Advanced Play is Exciting

8 Ball Pool Advanced Game Play

If you are just starting out the game, fret not. There are many players out there on the same level of experience as you are and this ensures a great playing environment. There is plenty of room to grow and getting practice is a simple matter of playing as many games as you can. If you are wary about the cost of coins, you can opt to log out and get a few guest games to get you used to the system.

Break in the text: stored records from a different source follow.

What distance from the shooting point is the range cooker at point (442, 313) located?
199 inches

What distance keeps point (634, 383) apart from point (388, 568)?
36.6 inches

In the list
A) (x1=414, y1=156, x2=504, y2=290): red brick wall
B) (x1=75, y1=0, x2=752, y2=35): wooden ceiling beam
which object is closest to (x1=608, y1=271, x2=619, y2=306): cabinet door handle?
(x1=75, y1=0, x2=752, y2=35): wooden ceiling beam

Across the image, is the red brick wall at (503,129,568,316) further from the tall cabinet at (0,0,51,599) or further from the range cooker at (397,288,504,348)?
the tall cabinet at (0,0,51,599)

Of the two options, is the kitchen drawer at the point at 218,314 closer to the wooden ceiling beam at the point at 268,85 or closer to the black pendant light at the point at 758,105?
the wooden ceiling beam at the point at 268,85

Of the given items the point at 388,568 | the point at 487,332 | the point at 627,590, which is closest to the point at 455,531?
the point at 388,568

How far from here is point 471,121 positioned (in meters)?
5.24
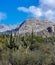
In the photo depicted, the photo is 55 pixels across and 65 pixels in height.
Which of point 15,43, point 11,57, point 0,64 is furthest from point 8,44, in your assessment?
point 0,64

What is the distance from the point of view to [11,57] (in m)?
27.6

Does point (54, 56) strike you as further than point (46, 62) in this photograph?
Yes

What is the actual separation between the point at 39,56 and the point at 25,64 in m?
2.32

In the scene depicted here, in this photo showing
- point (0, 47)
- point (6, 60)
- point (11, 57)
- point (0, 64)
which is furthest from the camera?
point (0, 47)

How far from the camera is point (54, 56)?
29.0 m

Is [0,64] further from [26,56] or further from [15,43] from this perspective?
[15,43]

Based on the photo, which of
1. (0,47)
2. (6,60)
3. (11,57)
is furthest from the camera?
(0,47)

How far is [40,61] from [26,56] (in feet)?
5.66

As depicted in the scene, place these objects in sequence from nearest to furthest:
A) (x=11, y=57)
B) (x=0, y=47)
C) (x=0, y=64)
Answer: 1. (x=0, y=64)
2. (x=11, y=57)
3. (x=0, y=47)

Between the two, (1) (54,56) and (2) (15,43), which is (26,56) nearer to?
(1) (54,56)

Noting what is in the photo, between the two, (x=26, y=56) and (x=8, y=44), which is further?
(x=8, y=44)

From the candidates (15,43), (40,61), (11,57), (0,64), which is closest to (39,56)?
(40,61)

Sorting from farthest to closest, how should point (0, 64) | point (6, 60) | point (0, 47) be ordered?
point (0, 47) → point (6, 60) → point (0, 64)

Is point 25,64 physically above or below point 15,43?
below
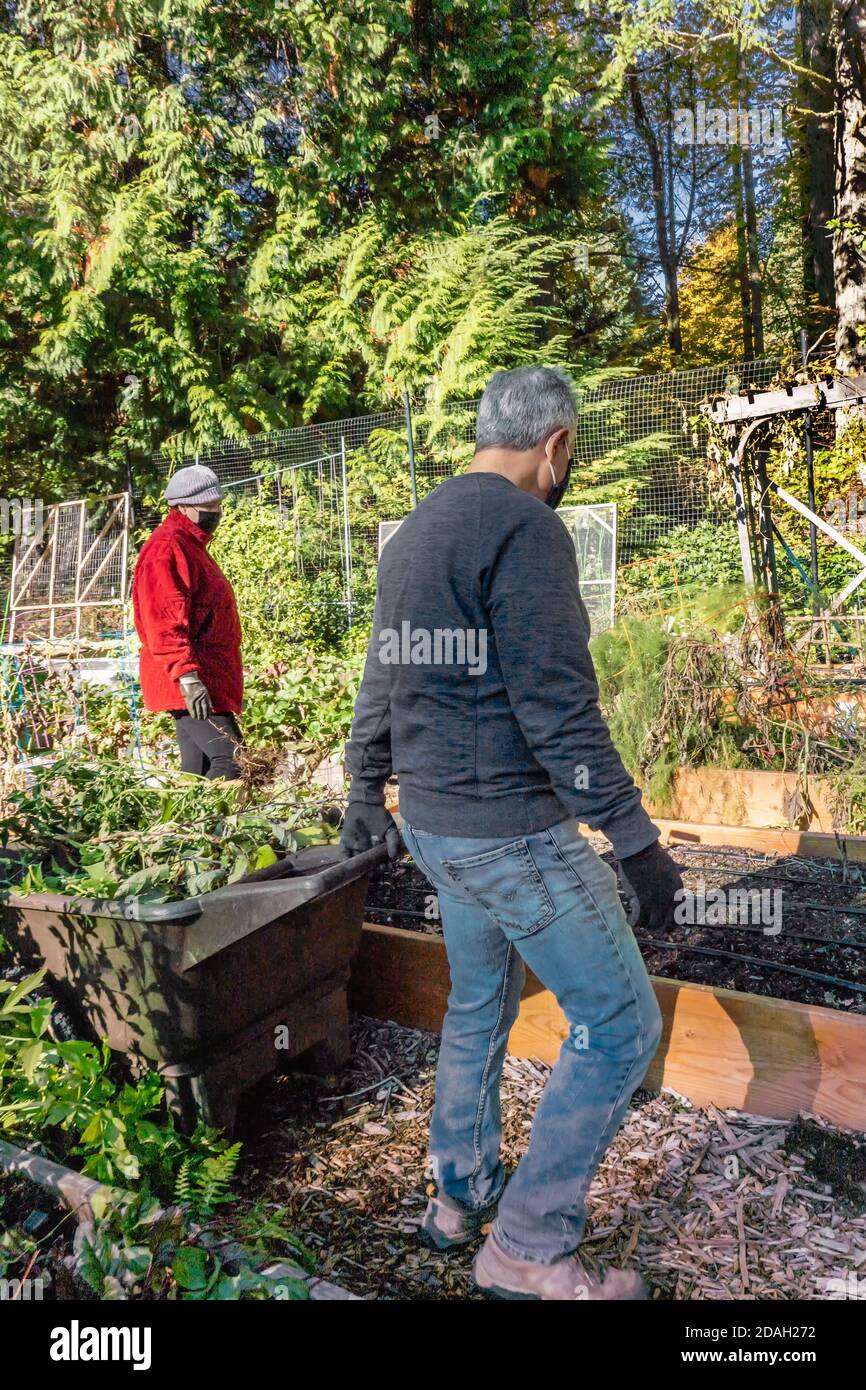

But as you eventually get better at the game, you will eventually encounter other players of exceptional skill levels. And this is where the game truly becomes interesting. Players with plenty pool table experience have a knack for being able to predict trajectories and make the most out of a bad pool setup. Some will strategically position their cue balls in odd spots if they have no clear shots, forcing their opponents to make an opening for them. Shots start incorporating a variety of spins and strengths, displaying the great amount of attention that the developers have put into the game's mechanics. Strategy becomes deeper, blocking becomes a constant thing, and every play experience has the potential to teach you something new and awesome. And this is one of the best things about 8 Ball Pool.

Be Careful What You Bet

One of the most interesting things about the registered player gameplay is that you have coins that you will need to use in games. They serve as bets -which form half the pot of what is at stake to be won per match (your opponent naturally provides the second half). It is an interesting setup as this truly is an at-stakes form of pool gaming. Players start off in simple rooms where a 50 coin bet is the standard before moving up to a 100. But the next tier, 500, starts getting interesting as players at that room would need to call out the pocket for the 8 ball (you say which pocket you will land the 8 ball into, and failing to do so is a foul). At the highest rooms, all the shots require you to call the pocket -which means that each pocketed ball is an intentional shot, and thus requires extremely high levels of skill to play.

All That Money

Playing 8 Ball Pool with a registered account means that you start using in-game currency to bet on matches -which means that the dynamic of winning and losing changes a lot. But it has its perks. The coins are used to buy better cue sticks that have better performance -though their stats have "charges" that need to be recharged after a certain amount of games of played. But even without the stat bonus, they can make for a nice cosmetic upgrade. The pool table design and other details can be changed as well with the use of coins. Oddly enough, the in-game communication system which makes use of preset phrases, can be extended with new entries that you also buy with the coins you win.